### To do
Leave out the pictures, and quote exactly the lines running from the one with "Canthigaster Epilampra" through the last line of the entries below.

### Records shown
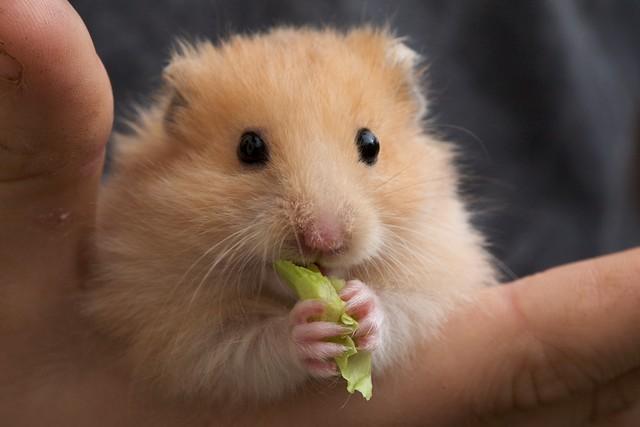 Www Hamster.Com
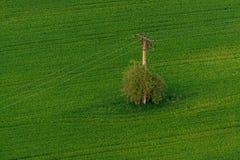 Drzewo i linia energetyczna Obraz Stock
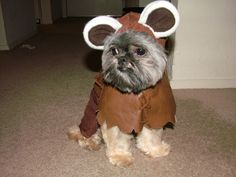 Ewok+pet+costume+special+order+by+SewingArt+on+Etsy,+$45.00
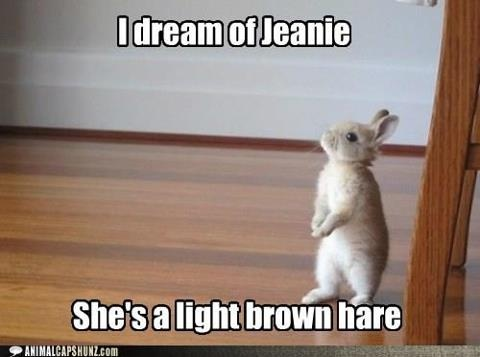 I dream of Jeanie, She's a light brown hare.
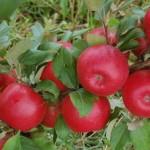 Blok Orchard Photo
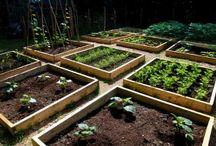 Garden ideas / by Stitch and Sparkle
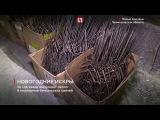 На заводе в Ленобласти к Новому году изготовили 6 млн бенгальских свечей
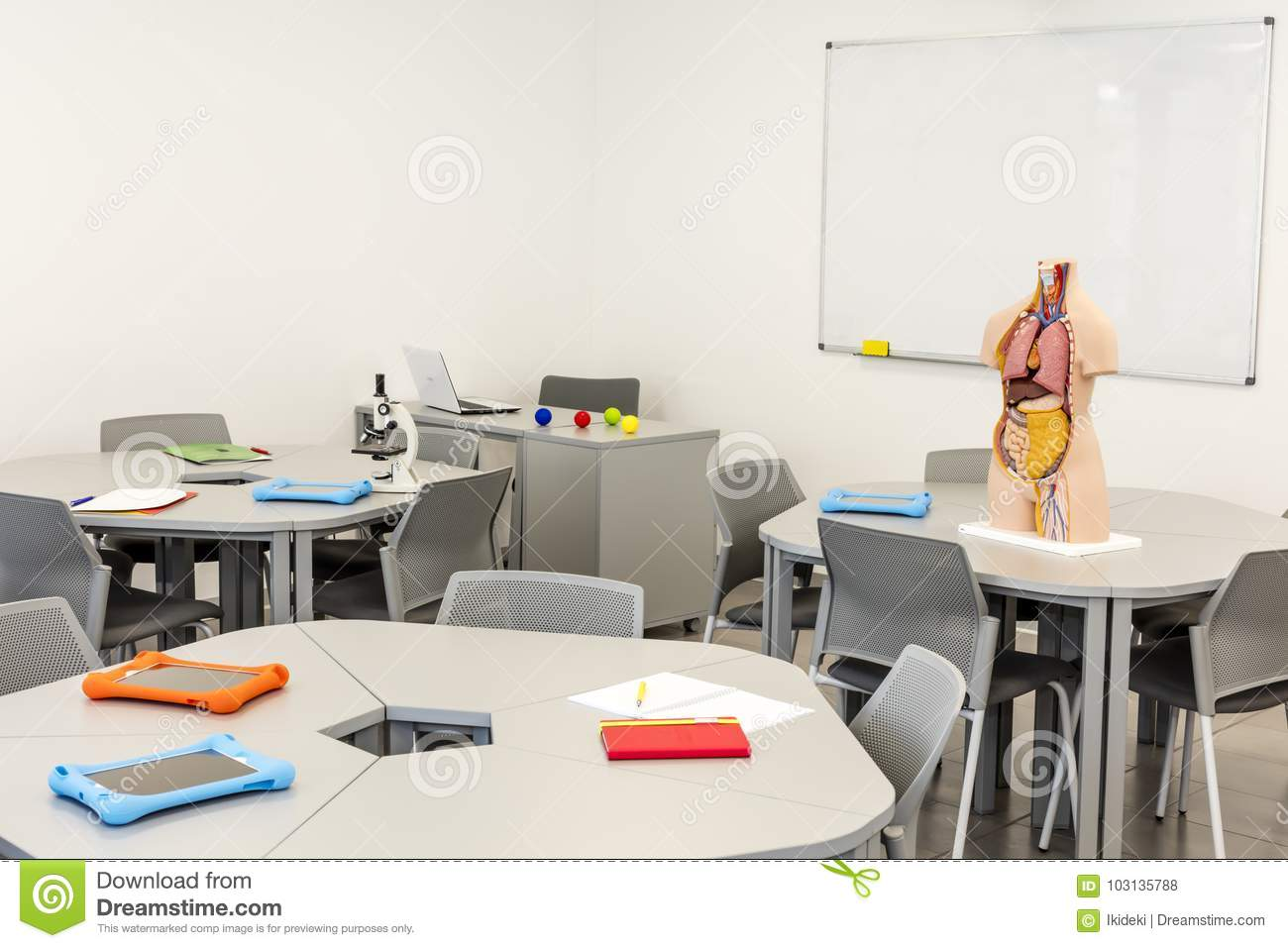 Modern Classroom Model ~ Modern classroom interior with round tables anatomy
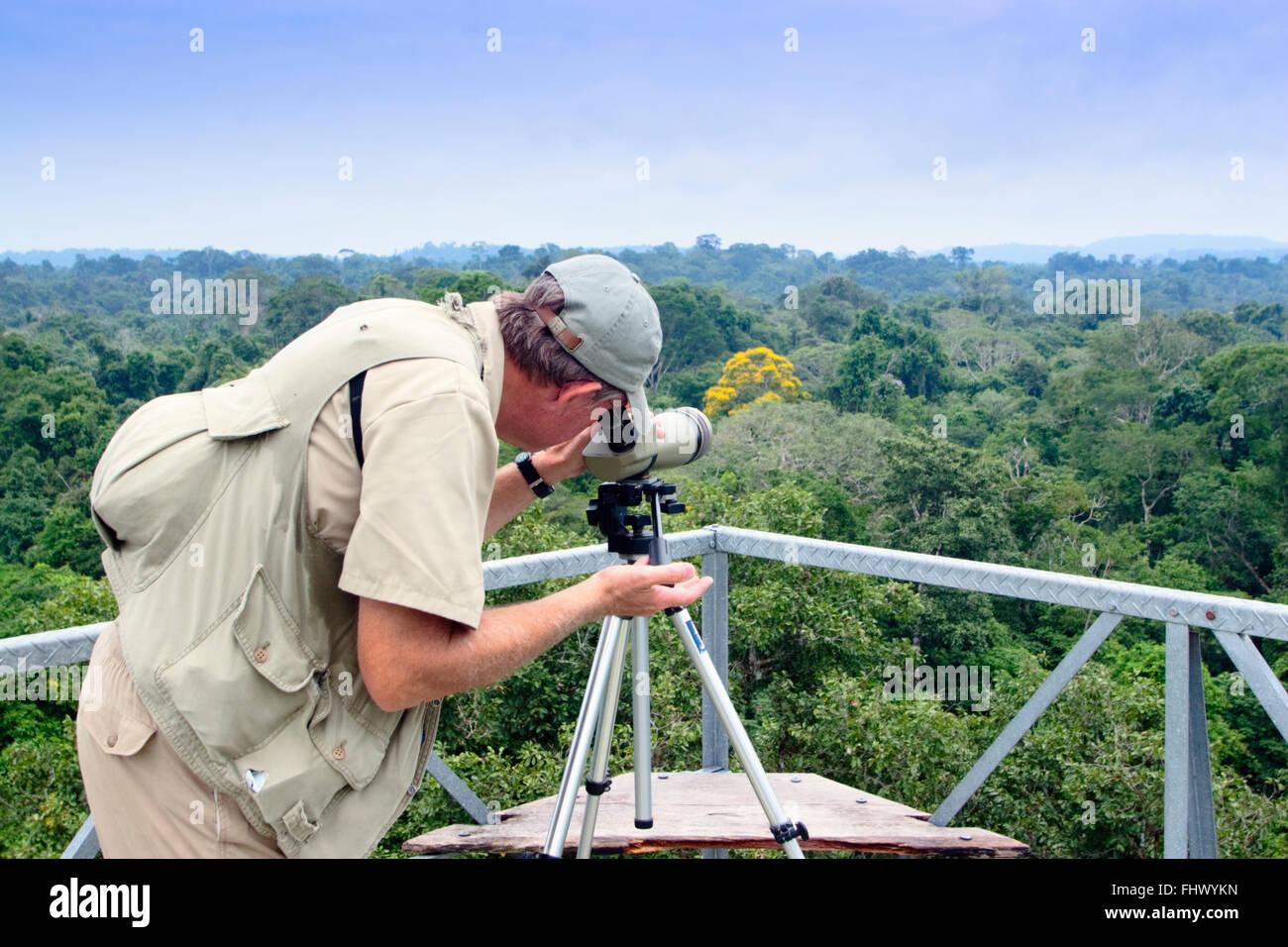 En Birdwatcher Cristalino Jungle Lodge, la Amazonía Brasileña Imagen De Stock
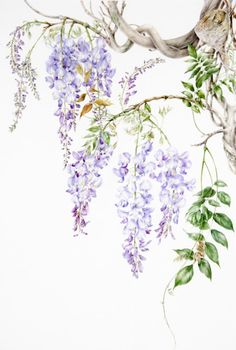 Wisteria clipart drawing Painting 2012 Art Art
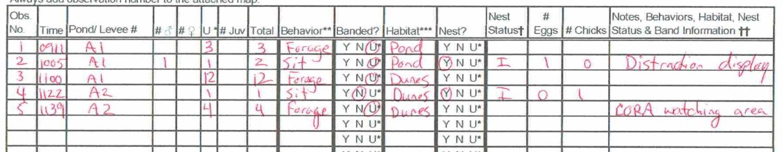 Figure 1. Example of Shiny Sandpiper breeding survey paper datasheet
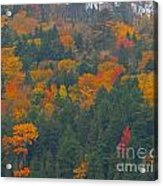 Imprssions Of Autumn Acrylic Print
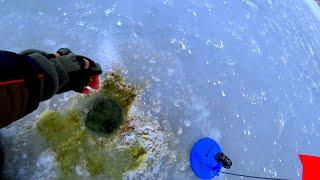 Рыбалка НА ДИКОМ ПРУДУ ПОДЛЁДНАЯ СЪЁМКА ЩУКИ АТАКУЮТ первый лед
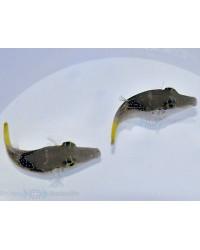 Canthigaster Epilampra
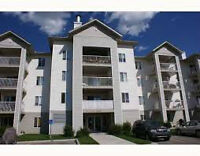 2 BDRM Spacious Condo for Rent in Airdrie - Utilities Included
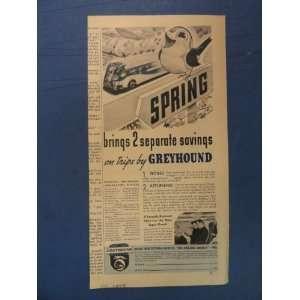 Greyhound Bus Line, Print Ad (Robin/bus/spring.) Orinigal 1937 Vintage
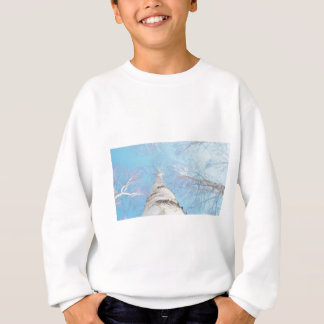 birch sweatshirt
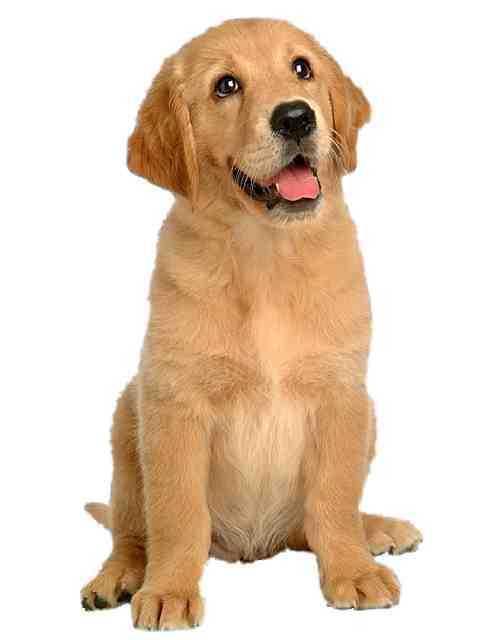 Dogs dog ssssss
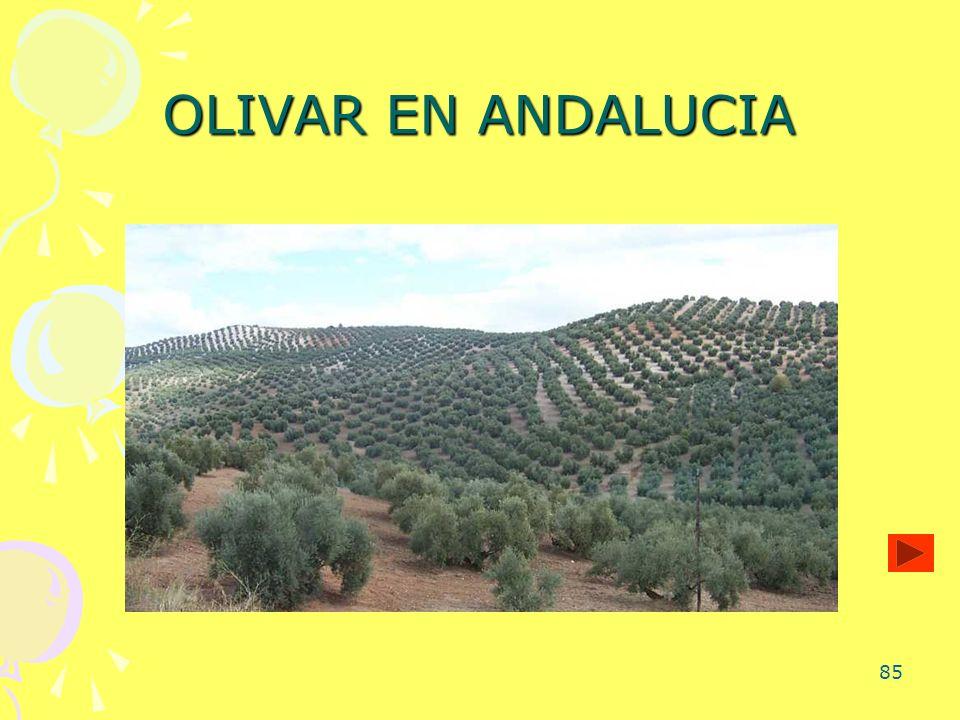 85 OLIVAR EN ANDALUCIA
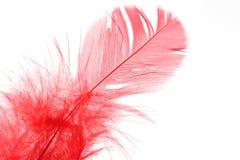 Rote Feder im Weiß Stockbild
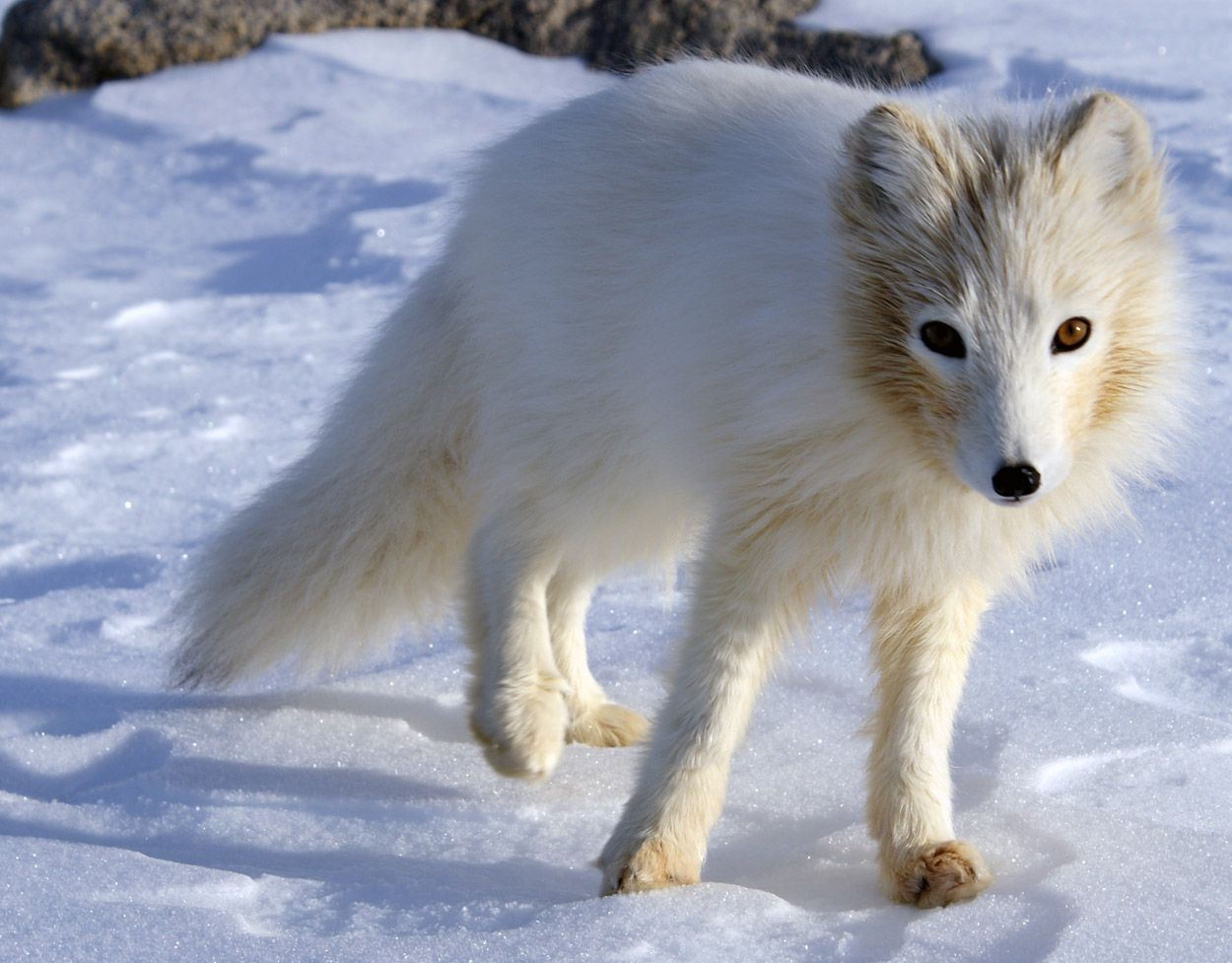 fauna of Antarctica Related Keywords & Suggestions for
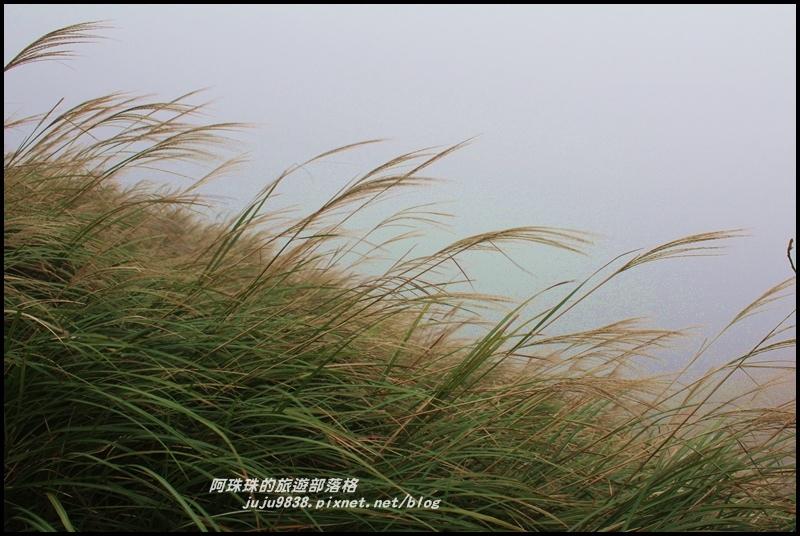 七星山東峰8.JPG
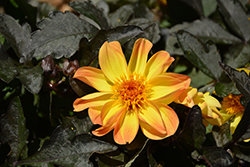 Dahlightful® Tupelo Honey Dahlia (Dahlia 'G15307') at Plants Unlimited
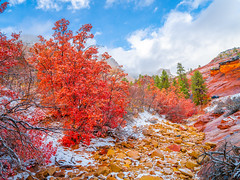 Zion National Park East Side Snowy Autumn Maples Fuji GFX100 Utah Fall Foliage Winter Snow Fine Art Landscape Natura Photography! Elliot McGucken Master Medium Format Fine Art American West Photography! Fujifilm GFX 100 & Fujinon FUJIFILM GF Lens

### Your solution
 Canthigaster Epilampra
 2 BDRM Spacious Condo for Rent in Airdrie - Utilities Included
 Greyhound Bus Line, Print Ad (Robin/bus/spring.) Orinigal 1937 Vintage
 birch sweatshirt
 Dogs dog ssssss
 85 OLIVAR EN ANDALUCIA
 Rote Feder im Weiß Stockbild
 fauna of Antarctica Related Keywords & Suggestions for
 七星山東峰8.JPG
 Dahlightful® Tupelo Honey Dahlia (Dahlia 'G15307') at Plants Unlimited
 Zion National Park East Side Snowy Autumn Maples Fuji GFX100 Utah Fall Foliage Winter Snow Fine Art Landscape Natura Photography! Elliot McGucken Master Medium Format Fine Art American West Photography! Fujifilm GFX 100 & Fujinon FUJIFILM GF Lens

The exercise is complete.